Wednesday, February 25, 2009

my, what large eyes you have

i've been feeling really crappy the past week. not "i'm sick and need to rest" crappy, but "i wonder if i should go to the hospital" crappy. i won't tell you the gory details, but suffice it to say my digestive tract has been jacked. clem seems to be involved somehow, and i've been feeling a lot of discomfort. however, last night i had only chicken broth and a probiotic Yakult for dinner (despite serious cravings for a hamburger), and now i'm feeling a LOT better. i'm hopeful it will last. so on a health-high, i'm going to write some more.
i have a wide melodramatic streak which i have mostly overcome, but when i feel vulnerable, especially health-wise, it reasserts itself as my hypochondria shoots into overdrive. welcome to my life the past year. last night, as i prayed for my guts to get a grip, i started imagining simple things i wanted to experience again before i die. you know those old-fashioned knobbly bedspreads from like the 40s? i kept thinking, "i wish i could wrap myself up in one at some nice old lady's house." weird! i think it has more to do with wanting to be comforted and taken care of than anything, but it's still pretty random.
when i was around 15, we went on little family vacation to arizona. we decided to stay at a bed and breakfast. my memories of the whole experience are time-worn, but i do remember our hostess, june, had a pretty literal interpretation of "bed and breakfast." it wasn't private and luxurious, there was no separation from her own living space and ours, it was just a couple of rooms in her house. it was like intruding on someone else's grandma. i slept in her grown daughter's room with all of her stuff staring at me; it was incredibly awkward. mom and i had whispered exclamations of dismay and hilarity as we joked about june-bug. the next morning at breakfast, she had cut the only orange off her cornered orange tree. we would have gladly done without the sacrifice, as the orange was tart and thick-skinned. after breakfast we evacuated as soon as possible, grimacing comically to each other. anyway, i think she had one of those knobbly quilts on my bed. even though the experience was awkward, it's a good memory.
the other thing i thought of was wanting to smell wood chips again. talk about random!

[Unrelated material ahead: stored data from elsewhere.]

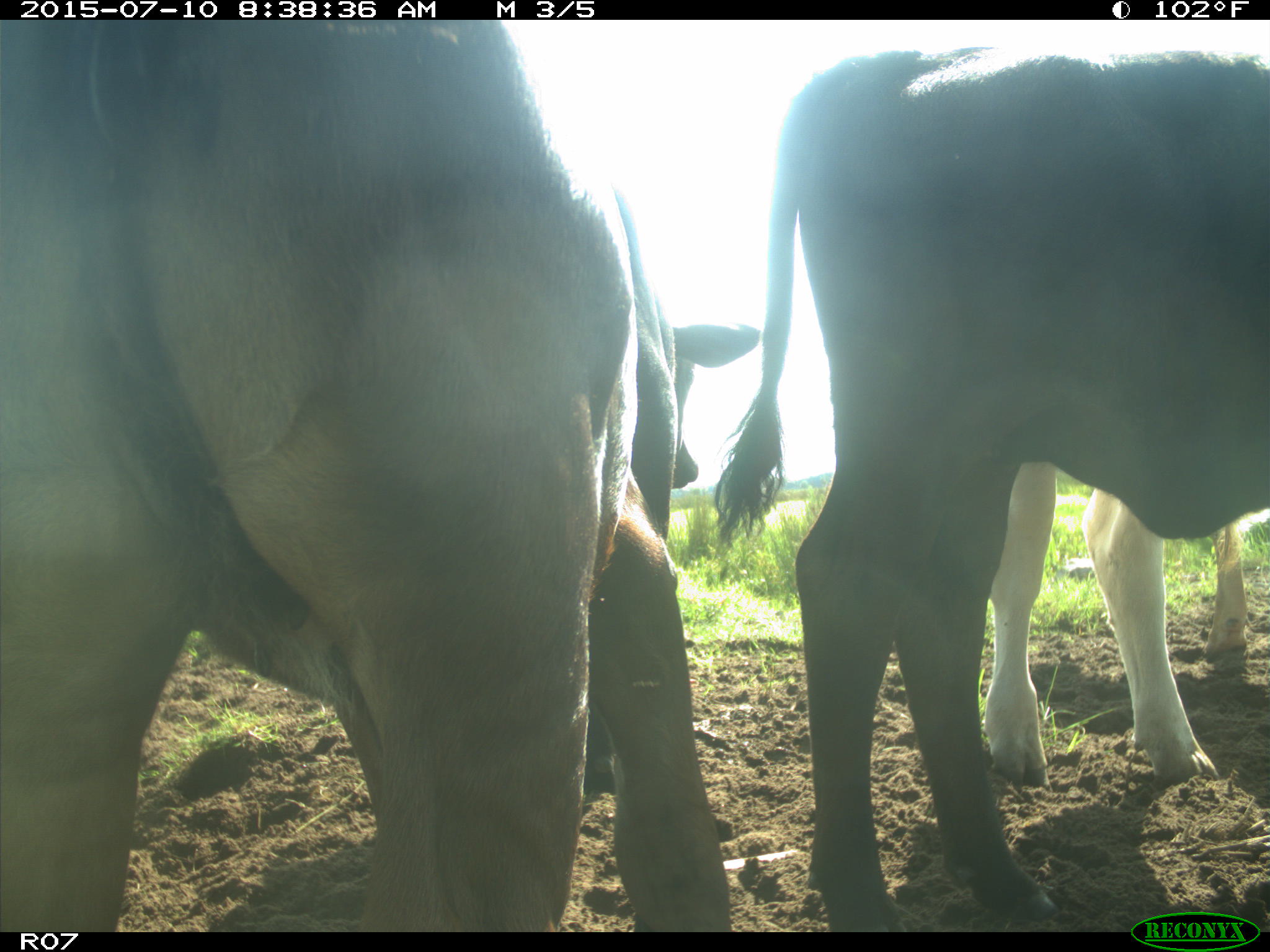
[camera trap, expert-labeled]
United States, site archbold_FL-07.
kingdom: Animalia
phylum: Chordata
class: Mammalia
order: Artiodactyla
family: Bovidae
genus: Bos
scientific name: Bos taurus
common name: domestic cow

so here's the real story; recently i endeavored to get some new contact lenses. this is always a long, emotionally painful process because my eyes are apparently incredibly difficult to please. then of course, i know none of the technical japanese, so i had to drag someone along with me every time i went. talk about trouble! the first and second pairs were way off. as is always the case, i could see the technicians' faces fall when they spotted me in the waiting room. as if i WANT to come back and bother them that many times. i suggested to the doctor (this is my experience with my own eyes speaking) that slightly larger lenses usually hold my strong prescription better. as this filtered through my translator, the response was "we'll have to customize them, since we japanese have smaller eyeballs." ha! i wasn't saying my eyes were bigger, i was saying the lens is stronger. it seemed a ludicrous statement, but he agreed to try, and the next pair was much closer. at long last, we arrived at pair that seemed decent enough, so me and my giant foreign eyeballs walked happily out the door.


  1. ha ha ha .... I love you Lauren... oh what I wouldn't give to be back just for a day in that sculpture house with my friend surrounded by wood chips :)

  2. riding hood, this is a fabulously told tale. thanks for sharing. hi- larious. i HATE those bedspreads. what is your body chemistry thinking? when you're very ill the strangest things comfort you. and the eyeballs. wow. kudos for not laughing at the technician.

  3. i feel the same way lindsay! i would love to be able to go back to that wonderful time and company.
    thanks rox! yeah, the strangest things do comfort me.
    thanks for reading, girls.

  4. I have one of those old-fashioned knobbly bedspreads in America. I think they're called chenille, right? I love them so much that I bought a vintage one off of ebay. Now I wish I had it with me here in Japan!
    I hope those big, American eyeballs of yours, and your persnickety digestive tract are feeling like new very, very soon.

  5. i hope so too. i ate solid food today, good times.